BETH YOUNG PHOTO | Oreanna and Patrick Kaelin wrap fresh venison in their new Cutchogue butcher shop Monday morning.

When Southold Town made culling its deer herd a priority several years ago, one of the biggest problems the town ran across was that there was no one here who could butcher the meat.

Patrick Kaelin, who lives in Cutchogue, heard about the problem from Town Councilman Chris Talbot, who serves with him in the Cutchogue Fire Department. Southold was collecting deer shot during the hunting season in a refrigerated trailer behind the Peconic Lane Recreation Center, but a town employee was driving them to a butcher in Oakdale to be processed and donated to food banks throughout Long Island. Mr. Kaelin knew he could play a part in keeping the venison here.

Mr. Kaelin repairs small engines for a living, but he and his wife Oreanna are avid hunters who have processed their own venison for years in a small trailer behind their home on Route 48. He began researching the DEC and health department requirements for deer processing, got in touch with the Venison Donation Coalition, and began upgrading his equipment to allow him to process meat for the public.

Last fall, he began working with Southold Town to provide venison to residents for a small charge. He’s not allowed to charge for the meat itself, but he does charge between $2 and $3 a pound for the service of processing the meat. Though food pantries usually want the venison ground for chop meat, he takes requests for steaks, roasts and stew meat from individual residents.

Residents who would like some venison can contact Nancy Foote at the Southold Town Department of Public Works, who will pass their phone number on to Mr. Kaelin, who will let them know when a deer comes into his shop. Right now, the bowhunting and shotgun seasons are over, but Southold’s new nuisance permit program is just taking off, and a cadre of USDA sharpshooters have been hired by property owners in Nassau Point to cull the herd there later this month, so he’s anticipating he’ll have venison available for at least another month.

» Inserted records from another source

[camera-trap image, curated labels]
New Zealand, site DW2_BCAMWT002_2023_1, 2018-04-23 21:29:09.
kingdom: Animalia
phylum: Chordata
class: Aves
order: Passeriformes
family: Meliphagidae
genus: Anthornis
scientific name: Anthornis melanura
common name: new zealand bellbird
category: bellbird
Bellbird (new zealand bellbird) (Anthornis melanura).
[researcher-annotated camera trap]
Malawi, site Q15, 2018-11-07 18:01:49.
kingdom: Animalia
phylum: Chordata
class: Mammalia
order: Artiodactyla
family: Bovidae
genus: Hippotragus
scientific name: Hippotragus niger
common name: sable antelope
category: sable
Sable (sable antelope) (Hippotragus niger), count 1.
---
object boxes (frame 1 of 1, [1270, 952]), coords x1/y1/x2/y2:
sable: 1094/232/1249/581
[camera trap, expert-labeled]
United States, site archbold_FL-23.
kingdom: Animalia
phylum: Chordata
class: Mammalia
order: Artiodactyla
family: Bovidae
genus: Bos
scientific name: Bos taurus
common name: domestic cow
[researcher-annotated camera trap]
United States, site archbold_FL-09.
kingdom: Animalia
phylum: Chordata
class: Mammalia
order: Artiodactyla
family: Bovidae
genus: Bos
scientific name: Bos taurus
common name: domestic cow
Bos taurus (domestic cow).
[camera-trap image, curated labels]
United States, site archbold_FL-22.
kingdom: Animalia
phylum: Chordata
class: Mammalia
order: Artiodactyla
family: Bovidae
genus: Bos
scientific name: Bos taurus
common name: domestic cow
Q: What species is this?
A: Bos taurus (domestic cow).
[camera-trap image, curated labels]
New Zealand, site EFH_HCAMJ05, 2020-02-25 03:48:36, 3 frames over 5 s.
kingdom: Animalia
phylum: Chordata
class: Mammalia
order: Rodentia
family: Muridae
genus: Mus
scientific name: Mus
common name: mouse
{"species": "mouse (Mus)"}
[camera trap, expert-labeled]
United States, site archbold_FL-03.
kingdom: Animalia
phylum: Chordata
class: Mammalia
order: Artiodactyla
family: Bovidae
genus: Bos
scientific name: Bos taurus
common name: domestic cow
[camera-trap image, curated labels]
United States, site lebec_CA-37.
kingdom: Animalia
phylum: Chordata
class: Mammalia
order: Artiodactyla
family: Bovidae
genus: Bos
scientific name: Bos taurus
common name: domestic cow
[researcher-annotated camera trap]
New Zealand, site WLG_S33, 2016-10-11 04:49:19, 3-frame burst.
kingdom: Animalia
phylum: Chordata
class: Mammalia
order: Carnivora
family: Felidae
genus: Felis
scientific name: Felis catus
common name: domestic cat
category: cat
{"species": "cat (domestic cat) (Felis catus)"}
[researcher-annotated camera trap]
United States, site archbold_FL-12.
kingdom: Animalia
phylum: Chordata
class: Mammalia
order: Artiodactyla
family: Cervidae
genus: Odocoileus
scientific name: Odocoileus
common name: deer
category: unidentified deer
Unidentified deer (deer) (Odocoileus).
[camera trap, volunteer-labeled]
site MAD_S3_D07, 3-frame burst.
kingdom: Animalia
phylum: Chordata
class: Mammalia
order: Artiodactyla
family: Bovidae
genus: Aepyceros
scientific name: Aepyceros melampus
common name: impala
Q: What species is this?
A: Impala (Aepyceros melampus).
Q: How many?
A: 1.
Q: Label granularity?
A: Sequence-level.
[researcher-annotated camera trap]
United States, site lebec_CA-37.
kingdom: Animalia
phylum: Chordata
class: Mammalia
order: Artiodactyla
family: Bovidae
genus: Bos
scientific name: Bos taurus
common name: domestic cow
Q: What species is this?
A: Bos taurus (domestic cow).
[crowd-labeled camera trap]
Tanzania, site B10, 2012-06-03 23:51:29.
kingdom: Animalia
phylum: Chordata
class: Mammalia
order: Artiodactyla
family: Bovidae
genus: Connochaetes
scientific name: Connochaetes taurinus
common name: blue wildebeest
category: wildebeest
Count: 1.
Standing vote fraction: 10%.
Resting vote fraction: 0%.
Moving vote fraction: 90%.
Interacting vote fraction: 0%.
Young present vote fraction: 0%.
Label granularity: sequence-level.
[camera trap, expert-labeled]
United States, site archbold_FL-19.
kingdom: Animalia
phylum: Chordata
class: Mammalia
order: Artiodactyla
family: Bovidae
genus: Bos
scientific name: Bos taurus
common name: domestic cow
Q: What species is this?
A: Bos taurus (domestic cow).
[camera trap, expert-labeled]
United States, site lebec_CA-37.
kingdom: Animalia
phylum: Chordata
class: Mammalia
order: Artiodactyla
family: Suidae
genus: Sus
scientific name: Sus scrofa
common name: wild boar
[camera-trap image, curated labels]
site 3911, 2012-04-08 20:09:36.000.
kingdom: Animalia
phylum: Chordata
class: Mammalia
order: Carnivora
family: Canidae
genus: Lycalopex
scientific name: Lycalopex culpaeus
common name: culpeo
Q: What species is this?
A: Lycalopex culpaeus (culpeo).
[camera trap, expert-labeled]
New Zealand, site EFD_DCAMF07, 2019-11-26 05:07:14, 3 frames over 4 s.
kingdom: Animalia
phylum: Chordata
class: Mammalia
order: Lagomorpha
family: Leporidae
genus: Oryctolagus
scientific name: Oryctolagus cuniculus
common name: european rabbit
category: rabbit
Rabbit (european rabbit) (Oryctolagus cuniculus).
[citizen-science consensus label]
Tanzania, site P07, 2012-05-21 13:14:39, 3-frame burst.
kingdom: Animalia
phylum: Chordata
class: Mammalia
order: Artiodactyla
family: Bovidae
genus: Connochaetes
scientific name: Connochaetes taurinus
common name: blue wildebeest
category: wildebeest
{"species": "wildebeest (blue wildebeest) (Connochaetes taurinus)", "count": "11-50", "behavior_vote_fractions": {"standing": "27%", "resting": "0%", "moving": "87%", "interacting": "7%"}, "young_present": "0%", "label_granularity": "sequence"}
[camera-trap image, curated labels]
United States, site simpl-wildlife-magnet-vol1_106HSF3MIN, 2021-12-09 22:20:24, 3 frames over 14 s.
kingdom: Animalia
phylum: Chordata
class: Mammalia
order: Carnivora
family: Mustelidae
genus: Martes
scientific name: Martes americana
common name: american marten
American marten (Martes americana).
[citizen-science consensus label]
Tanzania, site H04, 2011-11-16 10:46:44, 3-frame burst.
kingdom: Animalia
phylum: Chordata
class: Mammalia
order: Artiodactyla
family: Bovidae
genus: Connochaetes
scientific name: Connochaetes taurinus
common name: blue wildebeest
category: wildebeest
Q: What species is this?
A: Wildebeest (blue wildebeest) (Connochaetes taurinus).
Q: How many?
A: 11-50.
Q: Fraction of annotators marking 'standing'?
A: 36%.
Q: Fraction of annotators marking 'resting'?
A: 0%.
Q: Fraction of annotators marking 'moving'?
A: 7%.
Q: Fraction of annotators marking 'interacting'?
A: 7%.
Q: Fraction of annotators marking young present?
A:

But when springtime comes, he said, even hunters who are allowed to hunt year-round on lands where they have nuisance permits tend to take a break from hunting.

By then, fawns are being born, he said, and most hunters try to avoid disturbing deer while they’re raising their young.

“They have babies in May. I personally don’t hunt then. I just get sentimental. You can’t kill a mom with her babies,” he said. “There’s a moral aspect to most hunters. The majority of hunters are conscious of that.”